La communication prendra pour corpus des textes littéraires contemporains de travailleurs et travailleuses qui représentent cette diversité des formes et apparaissent comme une littérature directement issue de l’expérience du travail, « travail stricto sensu », dans lequel ce sont enracinées ces mises en récit (Schwartz, 1988) : le recueil poétique de Thierry Metz Le journal d’un manœuvre (1990), le récit de Joseph Ponthus, A la ligne. Feuillets d’usine (2019), la fiction romanesque de Thierry Beinstingel, Ils désertent (2012), le récit brut de l’abattement au travail et de la joie des périodes de grève et débrayage Putain d’usine de Jean-Pierre Levaray (2002), rappelant les idées de reconnaissance de soi et de dignité développées par Simone Weil dans les « grèves de la joie » (1951) et le roman de Claire Baglin, En salle (2022). Ces textes seront reliés à d’autres textes d’écrivains et écrivaines travailleurs (Bon, 1982 ; Di Ciaula, 1978 ; Piccamiglio, 1999 ; Vinaver, 2022 ; Sam, 2009 ; Grenouillet, 2014). Nous proposons de lire ces textes, qui ne sont ni des enquêtes ni de simples témoignages, en interrogeant leur portée philosophique et politique : quel dialogue peuvent-ils entretenir avec les constructions conceptuelles et théoriques de la philosophie ?
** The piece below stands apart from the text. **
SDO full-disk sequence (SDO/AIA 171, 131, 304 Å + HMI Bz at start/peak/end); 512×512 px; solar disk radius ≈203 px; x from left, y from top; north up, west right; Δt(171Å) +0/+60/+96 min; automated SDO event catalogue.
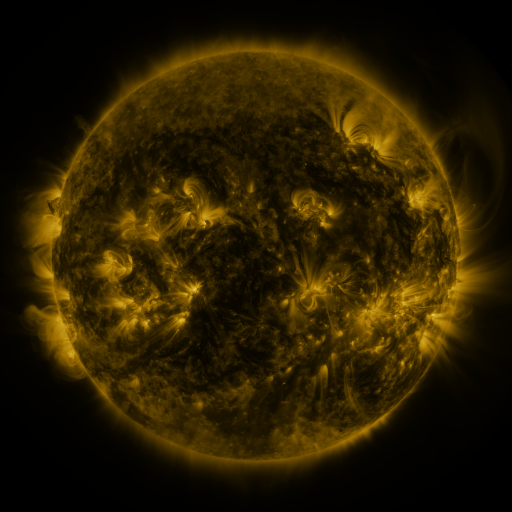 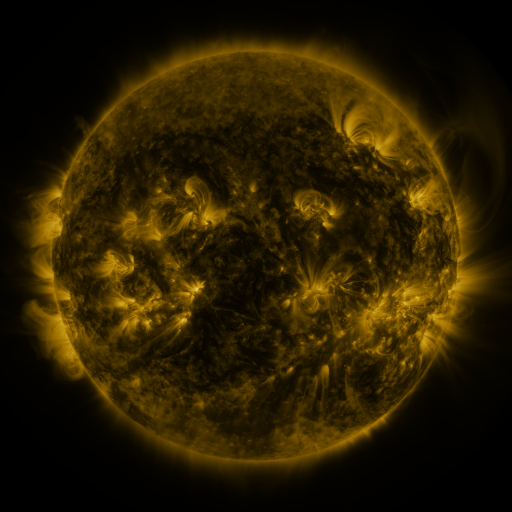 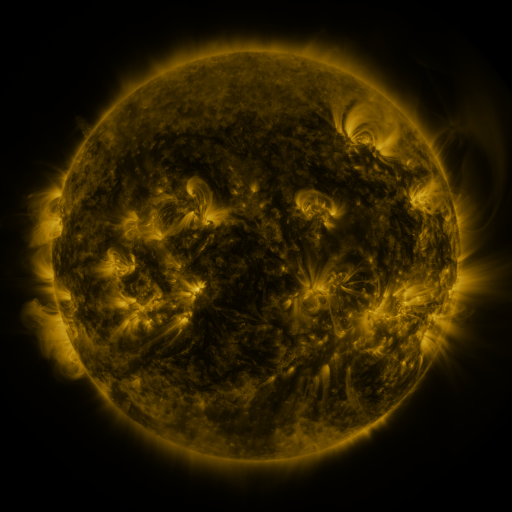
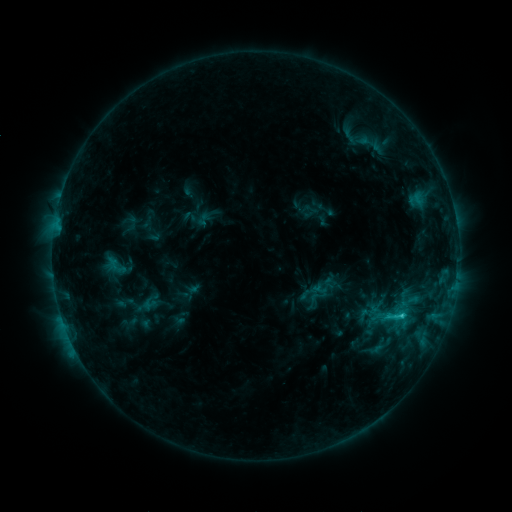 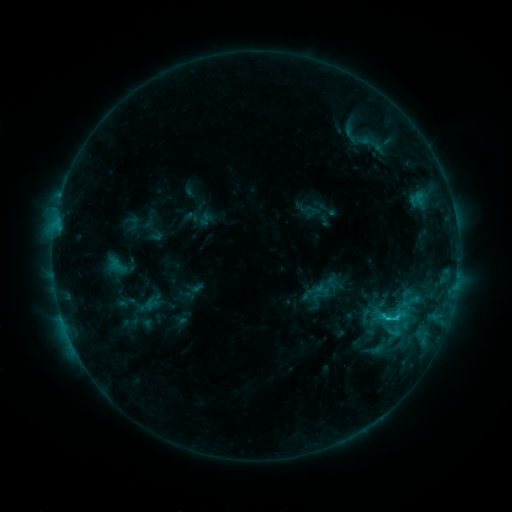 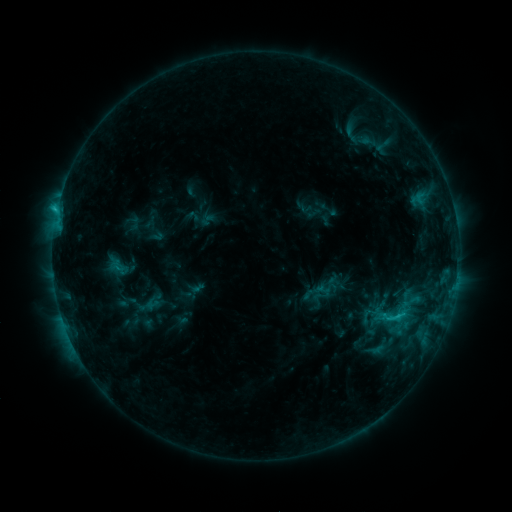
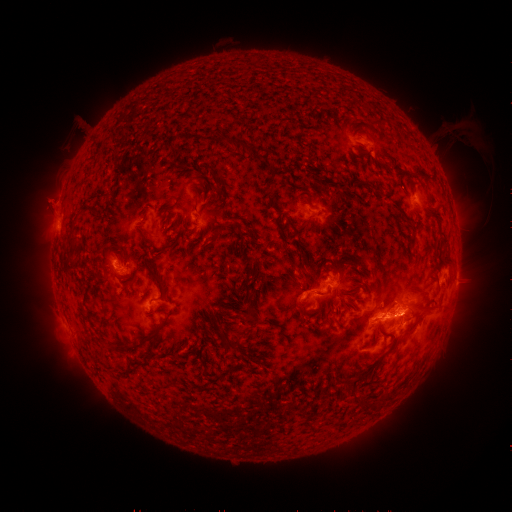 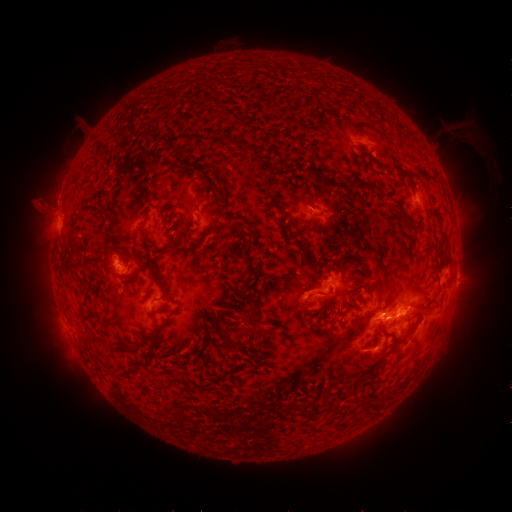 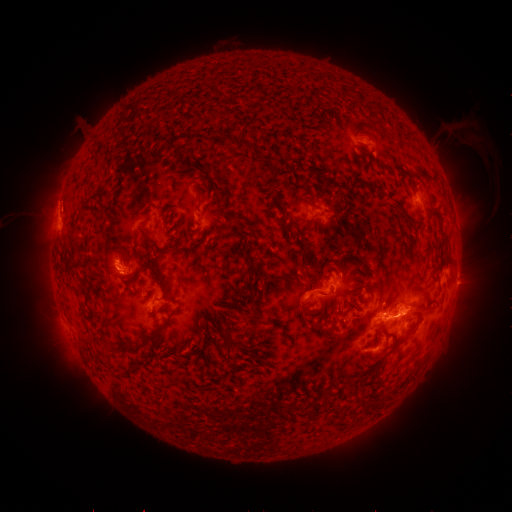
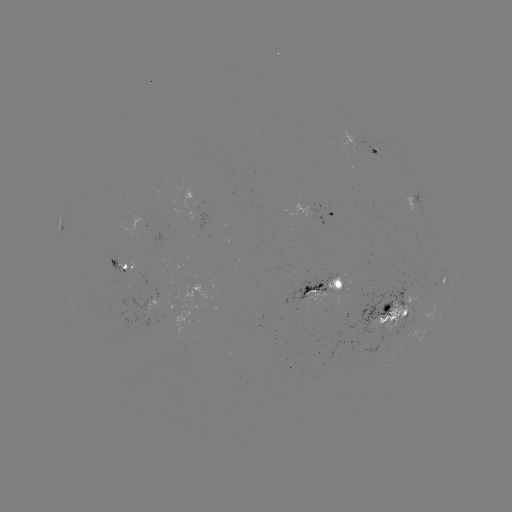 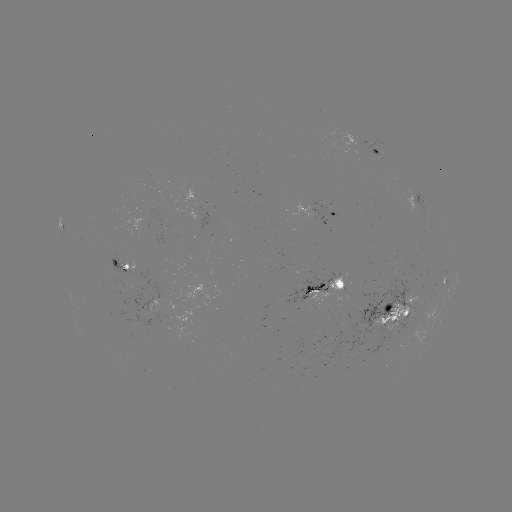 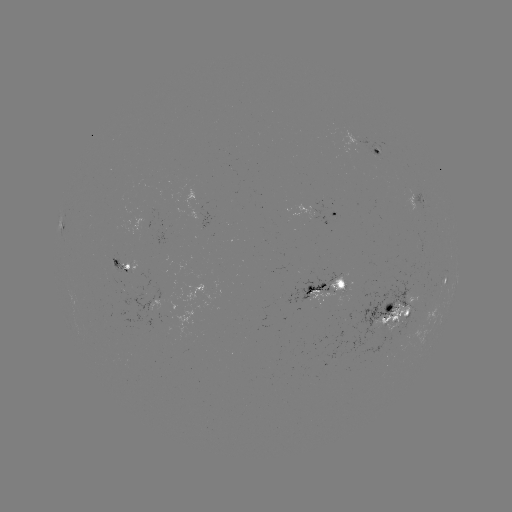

La communication s’organisera en trois temps :
-l’analyse des correspondances possibles entre littérature et philosophie : le texte littéraire illustre, exemplifie et constitue une forme d’épreuve subjective des concepts, notamment celui d’aliénation non comme catégorie totalisante mais comme « dépossession » (Haber, 2009 ; Fischbach, 2012).
-le questionnement par la littérature des notions et théories philosophiques et la nécessité d’une pensée de la simultanéité : celle de l’aliénation au travail, dans la structuration très contrainte du travail salarié, fortement hétérodéterminé, assujettissant, et celle des « renormalisations » (Schwartz, 2000), des recherches d’auto-émancipation, d’échappement, de fuite (Schwartz 2000). L’écriture constitue une de ces échappées par le contenu produit, qui décrit ces petites désertions au travail, et par l’activité elle-même qui soustrait le sujet, au moins pour un temps, à ses assujettissements.
-l’examen de la portée politique de ces textes littéraires et individuels, rarement présentés comme d’emblée politiques ou politisés mais qui pourraient constituer un art de la résistance des subalternes (Scott, 2019 [1992]). « Passer de Cézanne à l’usine et de l’usine à Cézanne » tel que le propose Leslie Kaplan (2020 [1985], p.115) est-ce déplacer les frontières du politique (Rancière, 1998 ; 2018) ? Les écritures littéraires contemporaines du travail participeraient-elles d'une nouvelle forme de politisation du travail, non ancrée dans des théories politiques antérieures mais euphémisée et souvent implicite ?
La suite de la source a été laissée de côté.